_EXCERPT TO READ_

================================

Worn, while you sleep, a night guard is made to provide defense against the grinding force on your teeth. So, it is not meant to shift teeth.
How should I know my night guard doesn’t fit?
While you are wearing your custom-made night guard for the first time, it can be a bit uncomfortable and irritating in the first few days. So, if you are not accustomed to wearing mouthguards, this minor discomfort can be totally normal.
However, night guards shouldn’t give you the feeling of pain or pressure. And if your teeth and jaw hurt and you feel some pressure on your teeth, there is something wrong with your night guard.
An ill-fitting night guard can put pressure on your teeth and cause continuous discomfort. Here are some signs to tell your night guard may not fit:
- Tooth pain
- The feeling of excess pressure on your teeth and gums
- Sore mouth
- Cuts and soreness in your cheeks and gums
- Jaw pain
- Mouth guard keeps falling out
If you experience any of the above symptoms, you need to stop using the night guard. It is important to contact your dentist to have a new one custom-made for you or purchase a new custom-fitted mouthguard that you can mold to your teeth.

================================

_EXTRACTED MATERIAL_
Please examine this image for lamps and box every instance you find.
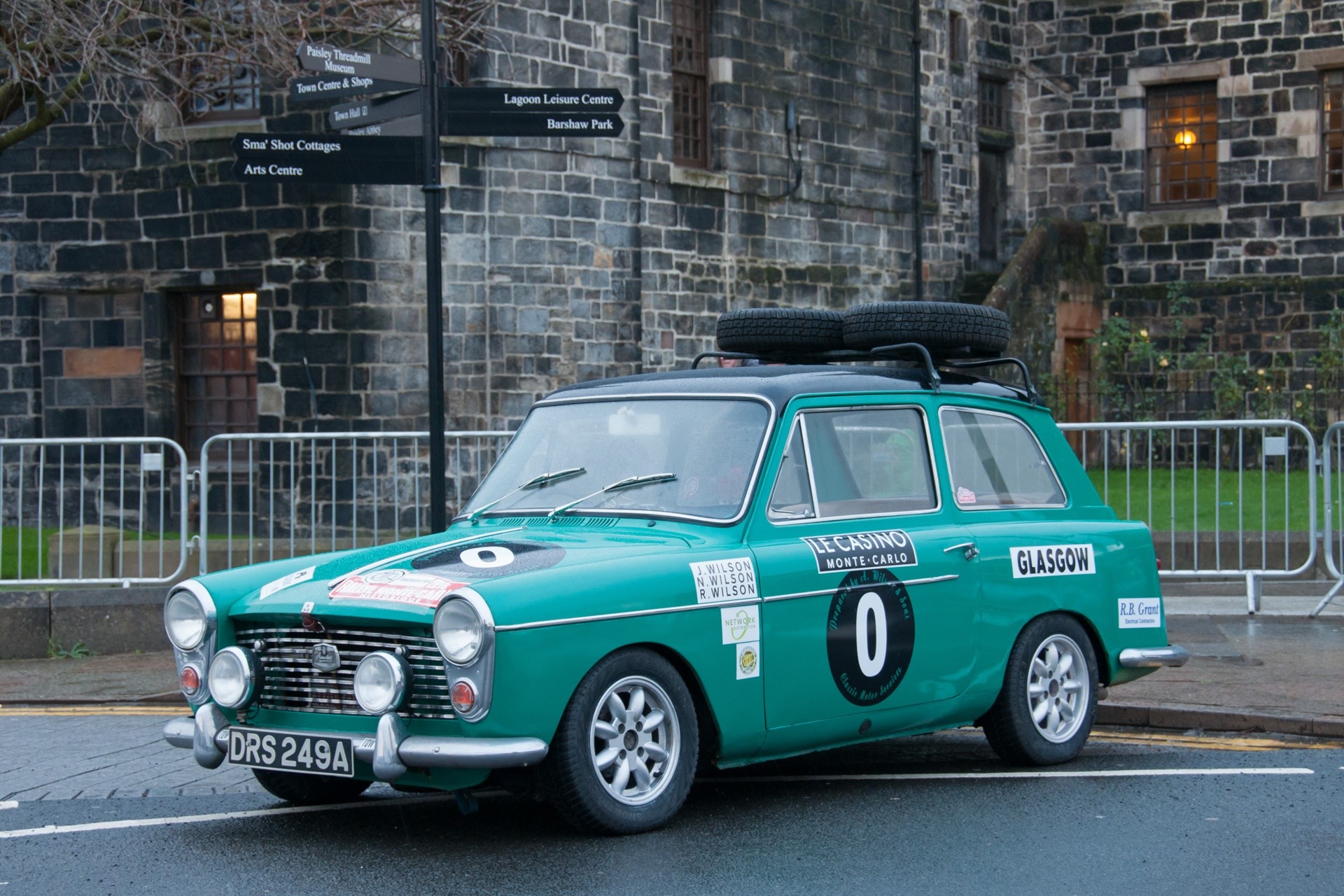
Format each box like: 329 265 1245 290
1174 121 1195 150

================================

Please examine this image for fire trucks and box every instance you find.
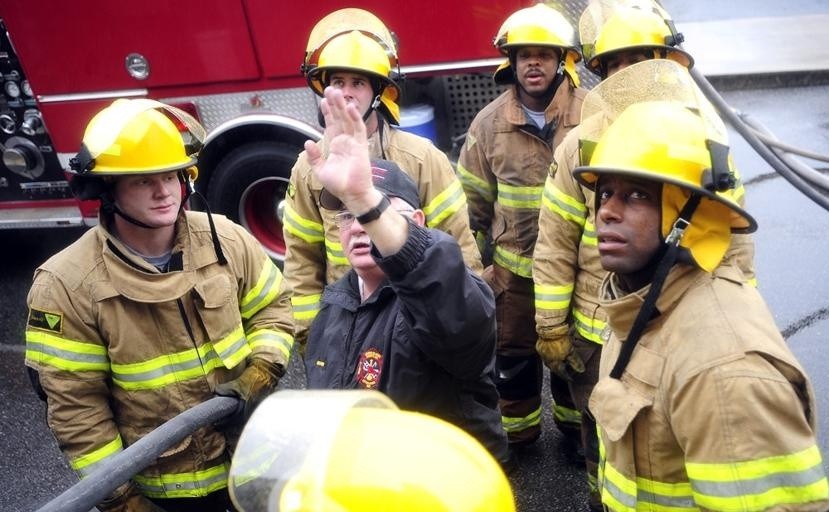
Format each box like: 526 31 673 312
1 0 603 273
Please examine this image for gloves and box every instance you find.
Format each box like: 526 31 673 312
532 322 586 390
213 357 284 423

================================

_USING THE INFORMATION_
(a) According to the night guard excerpt, why is a night guard not meant to shift teeth? Answer in one to three sentences.
(b) Rename "night guard" as "bite splint" in a passage from the night guard excerpt. Begin at the words "Worn, while you", and stop after "guard doesn’t fit?".
(c) In the night guard excerpt, what should you stop doing if you have any of the listed symptoms?
The entries after the night guard excerpt are separate material.

_RESULTS IN ORDER_
(a) A night guard is worn during sleep to protect the teeth against the force of grinding. That protective purpose is why it is not meant to shift teeth.

(b)
Worn, while you sleep, a bite splint is made to provide defense against the grinding force on your teeth. So, it is not meant to shift teeth.
How should I know my bite splint doesn’t fit?

(c) You should stop using the night guard.